(Beginning of Materials provided)

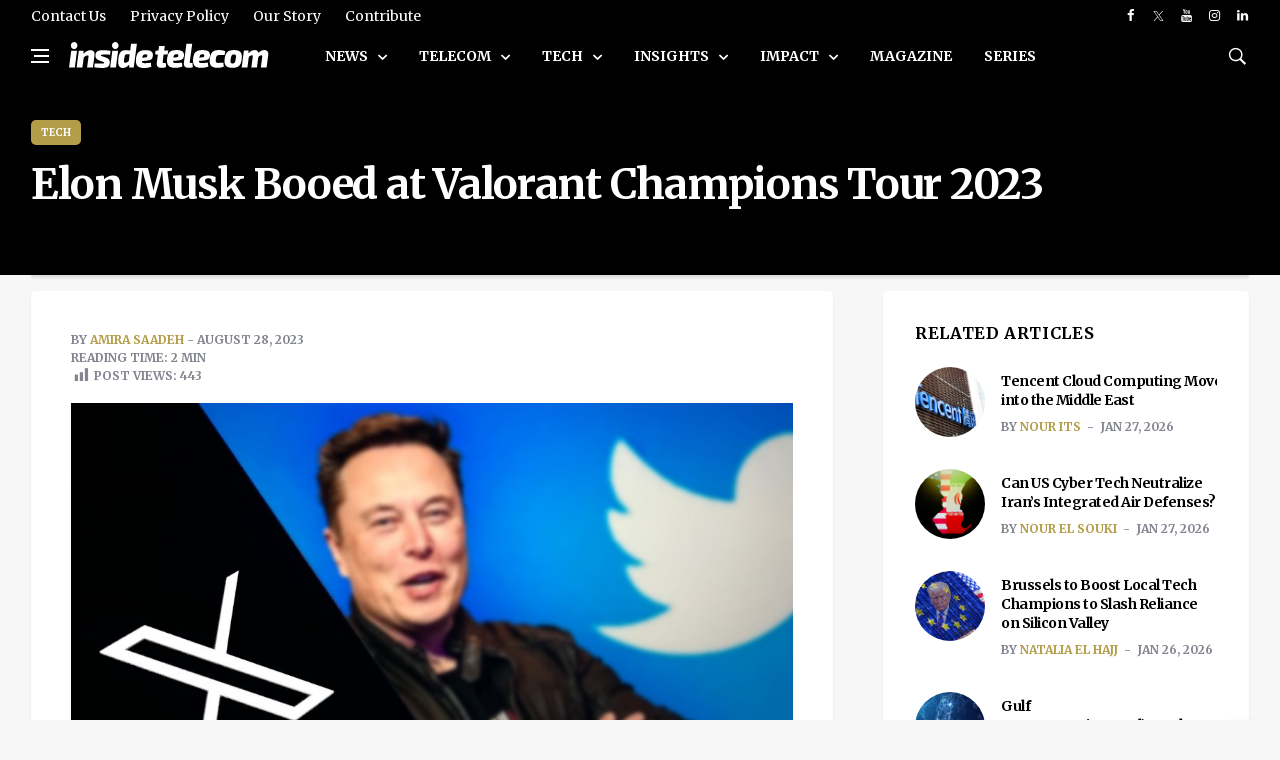

--- FILE ---
content_type: text/html; charset=utf-8
request_url: https://www.google.com/recaptcha/api2/aframe
body_size: 250
content:
<!DOCTYPE HTML><html><head><meta http-equiv="content-type" content="text/html; charset=UTF-8"></head><body><script nonce="g078h1WGkAuvMWF7tfZIvg">/** Anti-fraud and anti-abuse applications only. See google.com/recaptcha */ try{var clients={'sodar':'https://pagead2.googlesyndication.com/pagead/sodar?'};window.addEventListener("message",function(a){try{if(a.source===window.parent){var b=JSON.parse(a.data);var c=clients[b['id']];if(c){var d=document.createElement('img');d.src=c+b['params']+'&rc='+(localStorage.getItem("rc::a")?sessionStorage.getItem("rc::b"):"");window.document.body.appendChild(d);sessionStorage.setItem("rc::e",parseInt(sessionStorage.getItem("rc::e")||0)+1);localStorage.setItem("rc::h",'1769541053384');}}}catch(b){}});window.parent.postMessage("_grecaptcha_ready", "*");}catch(b){}</script></body></html>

(End of Materials provided)

The string "https" may appear in the entries. Say how many lines contain it, as a bare number.

__Solution to this exercise__. 2